═══ Data supplied

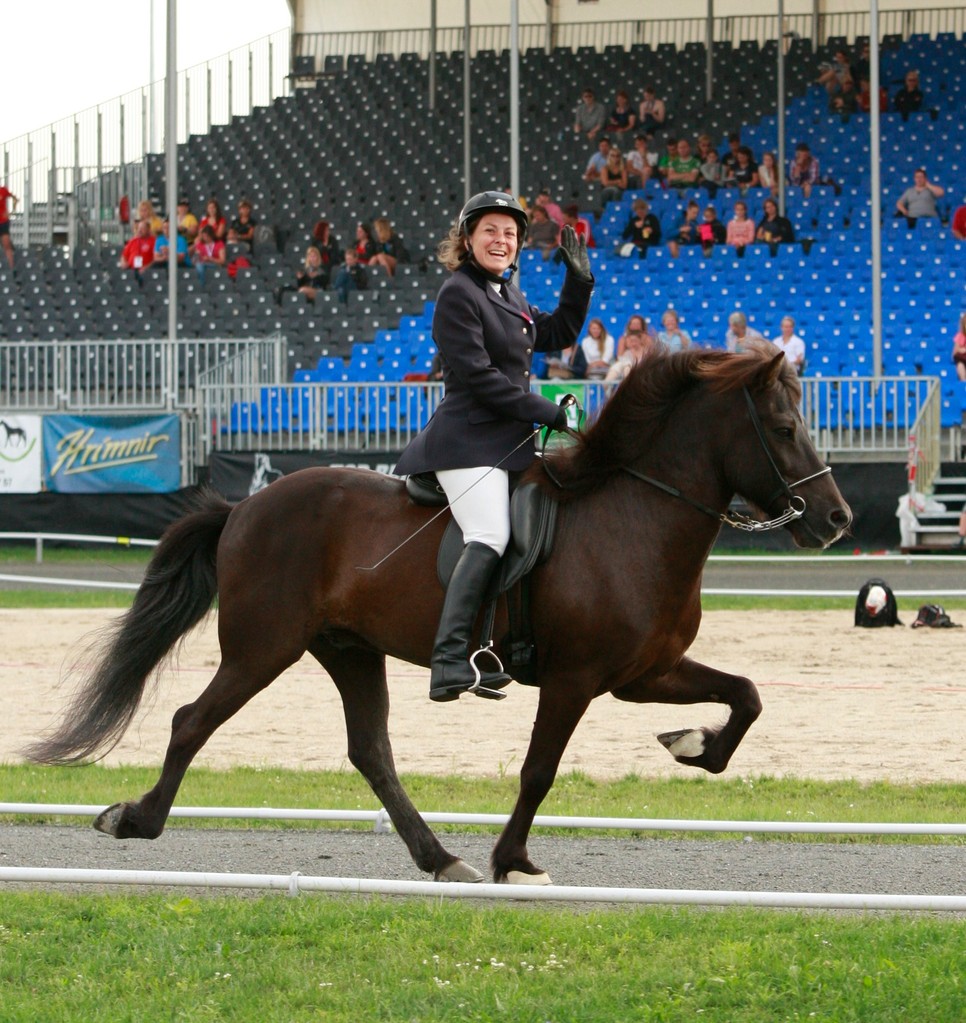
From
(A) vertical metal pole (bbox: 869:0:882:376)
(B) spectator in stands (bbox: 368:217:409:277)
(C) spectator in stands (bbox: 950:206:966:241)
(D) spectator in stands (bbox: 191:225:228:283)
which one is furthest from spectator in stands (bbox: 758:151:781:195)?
(D) spectator in stands (bbox: 191:225:228:283)

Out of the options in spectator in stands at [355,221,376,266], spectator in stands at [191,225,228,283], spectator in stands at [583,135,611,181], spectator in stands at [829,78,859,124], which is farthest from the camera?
spectator in stands at [829,78,859,124]

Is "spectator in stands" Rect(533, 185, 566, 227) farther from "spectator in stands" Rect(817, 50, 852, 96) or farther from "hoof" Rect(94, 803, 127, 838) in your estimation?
"hoof" Rect(94, 803, 127, 838)

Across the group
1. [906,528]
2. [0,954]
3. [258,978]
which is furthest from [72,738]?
[906,528]

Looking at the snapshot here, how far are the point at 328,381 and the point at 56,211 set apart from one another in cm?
1260

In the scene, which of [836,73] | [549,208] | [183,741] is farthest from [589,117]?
[183,741]

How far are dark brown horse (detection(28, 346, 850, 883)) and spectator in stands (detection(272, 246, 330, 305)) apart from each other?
22.3m

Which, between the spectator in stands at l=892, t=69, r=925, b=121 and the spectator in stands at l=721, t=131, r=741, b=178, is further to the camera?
the spectator in stands at l=892, t=69, r=925, b=121

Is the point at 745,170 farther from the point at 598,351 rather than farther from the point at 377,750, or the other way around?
the point at 377,750

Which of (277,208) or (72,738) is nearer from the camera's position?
(72,738)

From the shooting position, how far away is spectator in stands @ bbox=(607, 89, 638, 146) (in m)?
32.7

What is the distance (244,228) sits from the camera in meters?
31.5

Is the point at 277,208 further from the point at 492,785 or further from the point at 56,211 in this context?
the point at 492,785

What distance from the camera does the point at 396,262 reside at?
29.9m

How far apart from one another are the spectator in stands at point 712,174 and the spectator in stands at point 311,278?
7.34m
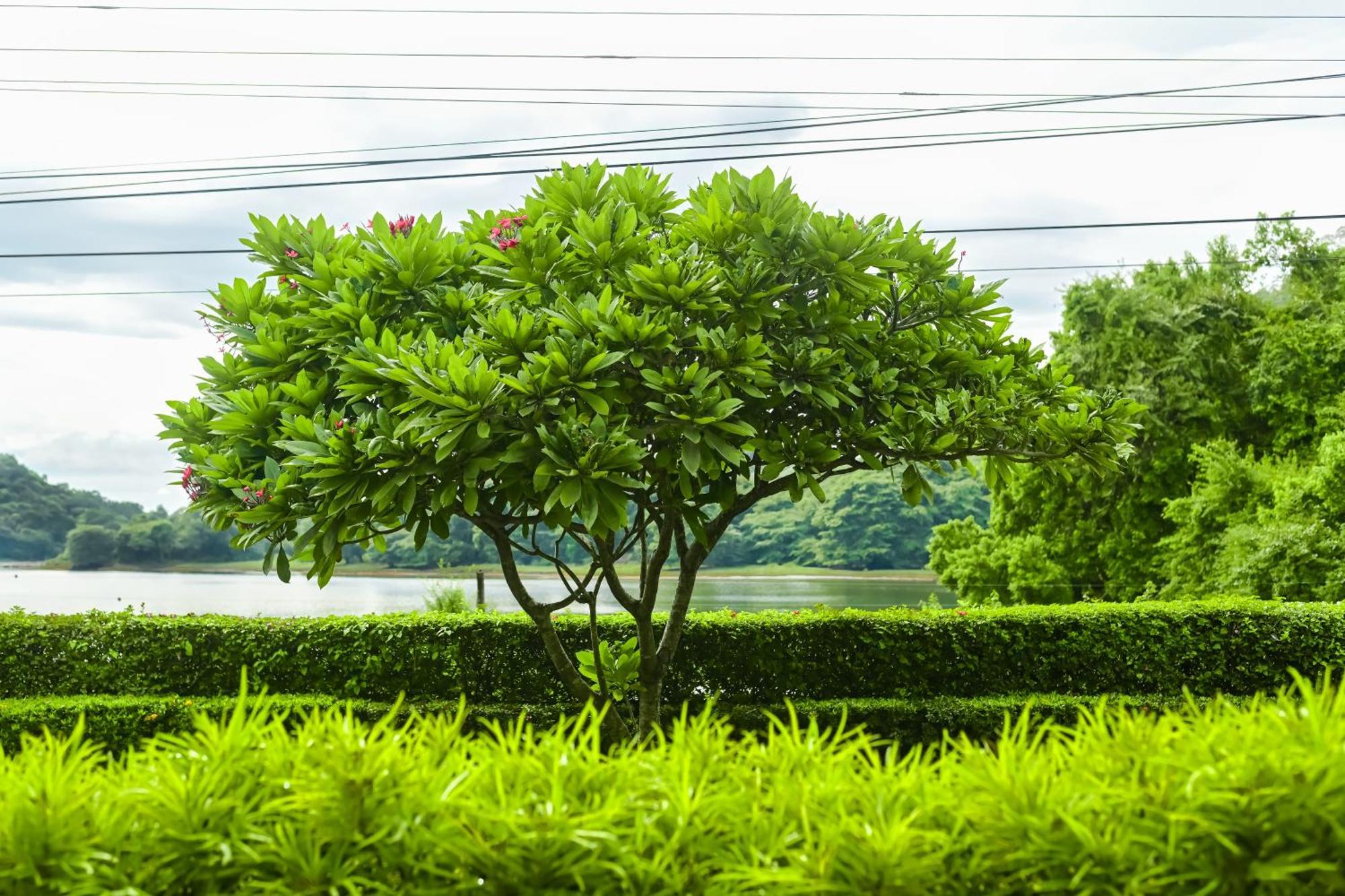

══════

# Stated exercise
Copy the data verbatim from the line that contains "Is the point at 745,170" through the end of the data, inclusive, leaving out the pictures.

# Answer for this exercise
Is the point at 745,170 farther from the point at 598,351 rather than farther from the point at 377,750, or the other way around?
the point at 377,750

Which of (277,208) or (72,738) is nearer from the camera's position?
(72,738)

From the shooting position, how far away is spectator in stands @ bbox=(607, 89, 638, 146) (in m)?
32.7

What is the distance (244,228) sits from the camera in meters?
31.5

Is the point at 277,208 further from the point at 492,785 or further from the point at 56,211 in this context?
the point at 492,785

What distance from the camera does the point at 396,262 reside at?
29.9m

How far apart from one another are the spectator in stands at point 712,174 and the spectator in stands at point 311,278?
7.34m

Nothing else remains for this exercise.